Shared ground
These proverbs connect what a person receives (encouraging signals, good news, correction) with what a person becomes (joy within, strength, understanding, wisdom, honor). The text treats inner life (“heart”) and embodied life (“bones”) as linked: positive input can lift the inner person and even be described as strengthening the body.
The passage also assumes that correction is not merely negative speech. “Reproof/correction” is presented as a life-giving kind of truth-telling that, when received, leads into the company of the wise and results in “understanding.” Refusing it is pictured as self-harm (“despises his own soul”).
Finally, wisdom is not framed as value-neutral skill alone. “The fear of Yahweh” is explicitly named as what trains wisdom, and humility is presented as preceding honor.
Where interpretation differs (only where needed)
How literal the physical language is (v.30). Some read “health to the bones” mainly as a metaphor for deep vitality, resilience, or renewed strength. Others think the saying expects real bodily effects from emotional encouragement and good news (without promising perfect health).
What “lives” means (v.31). Some take it as broad flourishing (a thriving life-path). Others hear an added moral/spiritual sense: living in the “right” way before God.
What “before honor is humility” implies (v.33). Some read it as a typical pattern: humility often comes first, and honor tends to follow. Others read it more strongly as a moral order: humility is the fitting path, and honor is only rightly received after it.
Why the disagreement exists
The proverbs use compact images (“light of the eyes,” “health to the bones,” “lives,” “before”) that can carry more than one nuance. Because they are general sayings rather than case-by-case promises, readers weigh metaphor, observed life-patterns, and moral teaching differently.

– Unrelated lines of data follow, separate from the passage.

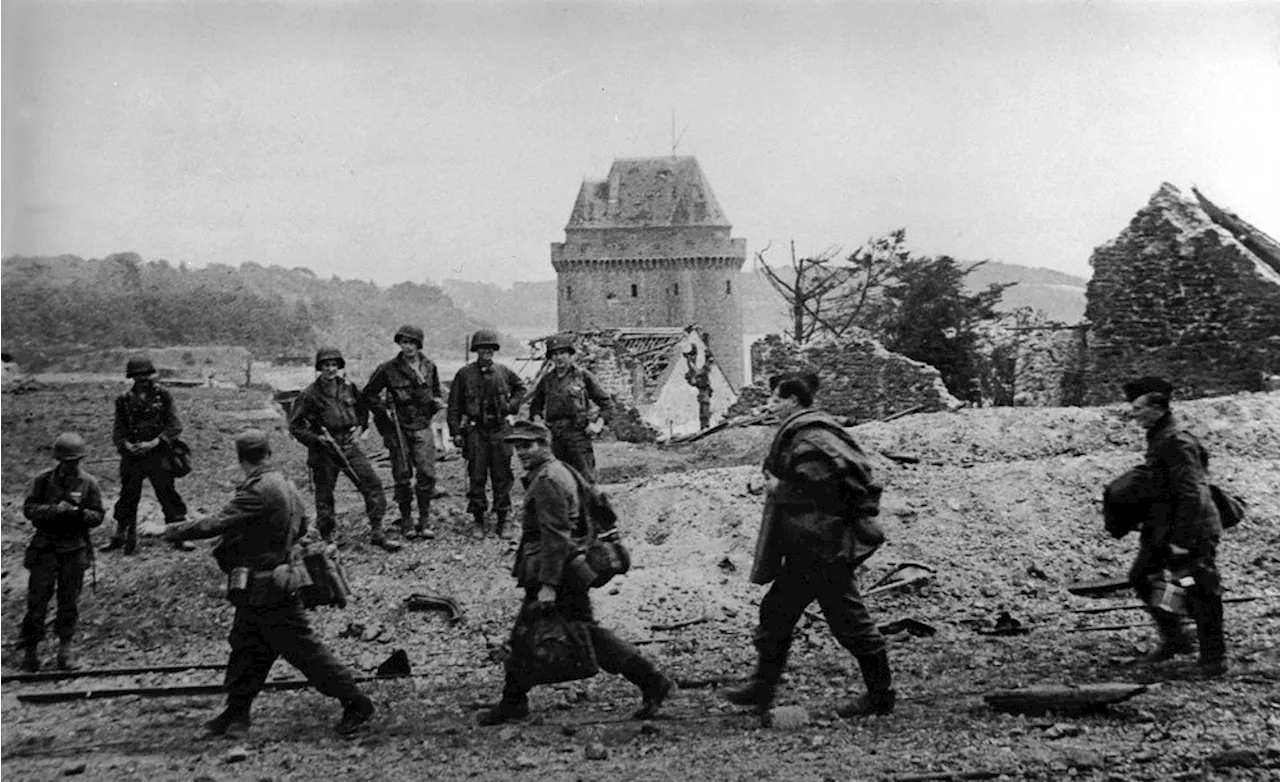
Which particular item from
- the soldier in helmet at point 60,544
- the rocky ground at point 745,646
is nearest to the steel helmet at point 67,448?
the soldier in helmet at point 60,544

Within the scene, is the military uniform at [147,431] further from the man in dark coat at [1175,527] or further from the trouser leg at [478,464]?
the man in dark coat at [1175,527]

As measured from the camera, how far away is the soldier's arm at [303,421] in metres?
8.98

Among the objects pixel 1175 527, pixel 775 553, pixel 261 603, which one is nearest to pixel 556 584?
pixel 775 553

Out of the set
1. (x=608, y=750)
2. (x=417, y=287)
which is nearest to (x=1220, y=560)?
(x=608, y=750)

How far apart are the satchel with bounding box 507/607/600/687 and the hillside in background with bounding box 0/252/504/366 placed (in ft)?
34.1

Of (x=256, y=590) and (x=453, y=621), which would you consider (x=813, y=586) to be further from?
(x=453, y=621)

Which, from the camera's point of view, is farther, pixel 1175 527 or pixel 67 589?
pixel 67 589

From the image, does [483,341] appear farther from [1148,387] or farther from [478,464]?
[1148,387]

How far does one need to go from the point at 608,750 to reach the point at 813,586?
1.33m

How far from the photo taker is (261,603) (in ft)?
18.0

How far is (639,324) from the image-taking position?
59.3 metres

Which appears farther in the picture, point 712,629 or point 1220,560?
point 1220,560

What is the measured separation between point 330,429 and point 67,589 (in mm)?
2455

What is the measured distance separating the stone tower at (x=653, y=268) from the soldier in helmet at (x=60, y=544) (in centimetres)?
5148
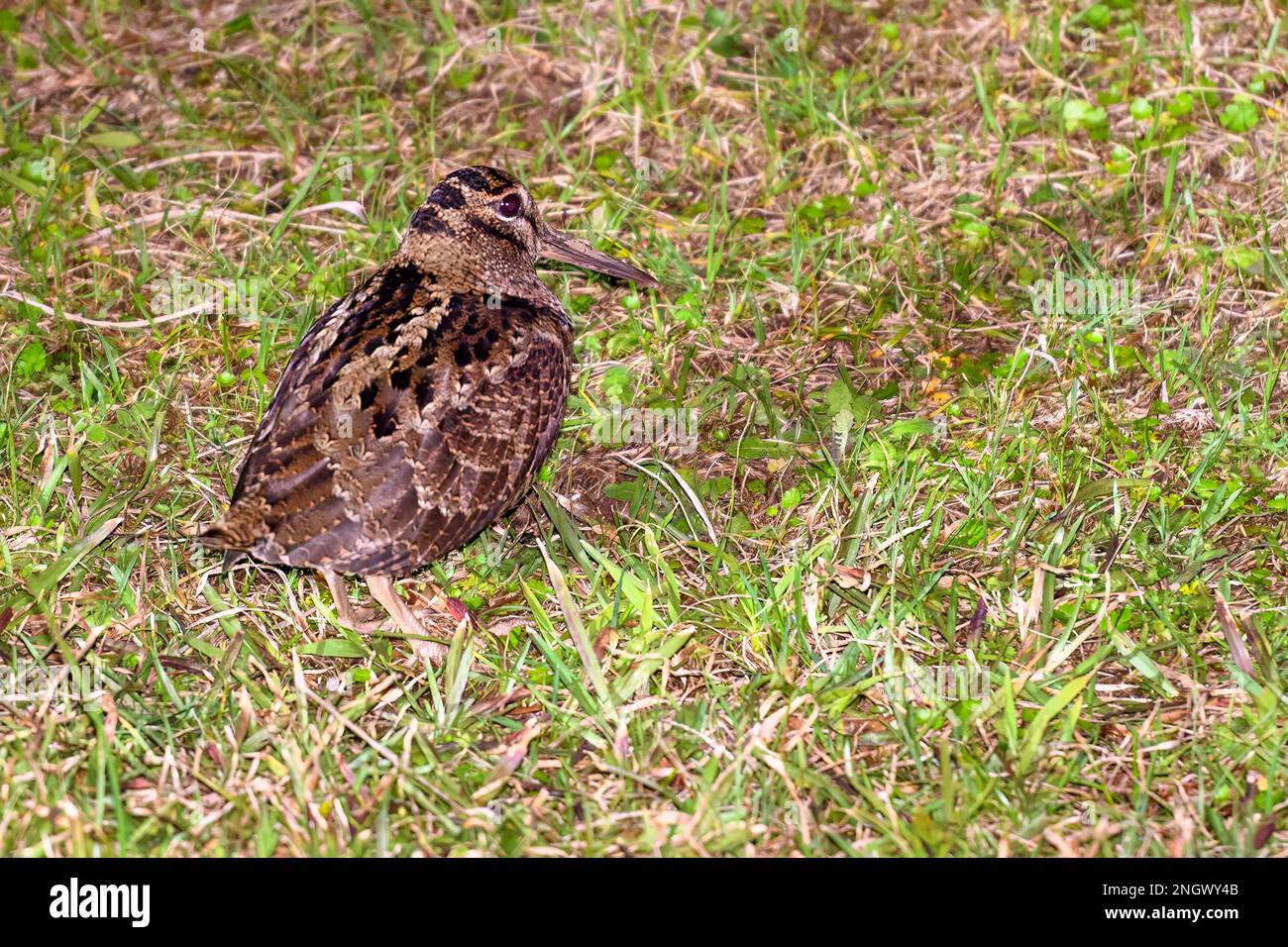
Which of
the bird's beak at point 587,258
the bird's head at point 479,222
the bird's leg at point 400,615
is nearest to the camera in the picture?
the bird's leg at point 400,615

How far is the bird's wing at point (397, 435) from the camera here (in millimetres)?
5156

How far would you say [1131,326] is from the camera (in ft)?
21.7

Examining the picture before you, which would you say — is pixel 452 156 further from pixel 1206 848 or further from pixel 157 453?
pixel 1206 848

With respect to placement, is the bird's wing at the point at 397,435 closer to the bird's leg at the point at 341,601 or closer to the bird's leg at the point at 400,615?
the bird's leg at the point at 400,615

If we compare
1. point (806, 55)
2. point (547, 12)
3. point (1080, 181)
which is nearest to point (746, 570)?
point (1080, 181)

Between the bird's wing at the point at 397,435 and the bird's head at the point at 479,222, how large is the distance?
1.11 ft

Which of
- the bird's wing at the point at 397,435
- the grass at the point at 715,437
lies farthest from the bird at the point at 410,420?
the grass at the point at 715,437

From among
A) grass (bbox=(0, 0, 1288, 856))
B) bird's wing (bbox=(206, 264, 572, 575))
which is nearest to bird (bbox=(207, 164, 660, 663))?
bird's wing (bbox=(206, 264, 572, 575))

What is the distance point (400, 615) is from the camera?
5.53m

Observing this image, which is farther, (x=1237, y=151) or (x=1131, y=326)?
(x=1237, y=151)

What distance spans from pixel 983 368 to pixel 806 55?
2.42 metres

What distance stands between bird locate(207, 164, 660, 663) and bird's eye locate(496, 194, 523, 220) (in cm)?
3

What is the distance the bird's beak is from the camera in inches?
260

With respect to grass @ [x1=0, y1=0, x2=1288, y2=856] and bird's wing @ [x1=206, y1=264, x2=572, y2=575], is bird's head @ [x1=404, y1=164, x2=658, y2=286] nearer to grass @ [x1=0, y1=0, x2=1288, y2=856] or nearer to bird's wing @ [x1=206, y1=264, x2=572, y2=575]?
bird's wing @ [x1=206, y1=264, x2=572, y2=575]
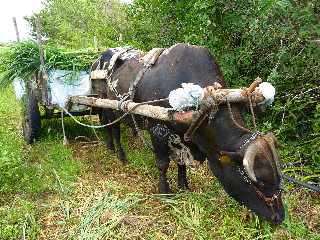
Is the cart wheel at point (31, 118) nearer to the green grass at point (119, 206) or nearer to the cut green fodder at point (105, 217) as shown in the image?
the green grass at point (119, 206)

What this passage clearly contributes
Explicitly, the text claims that (1) encouraging signals and good news bring joy and deep strengthening; (2) listening to reproof is associated with life and belonging among the wise; (3) refusing correction is self-contempt, while receiving it yields understanding; and (4) reverence toward Yahweh is a trainer of wisdom, with humility preceding honor (Proverbs 15:33). Theologically inferred from these claims is a picture of wisdom as teachability under God: true wisdom grows where correction is welcomed, and lasting honor is linked to humility rather than self-assertion.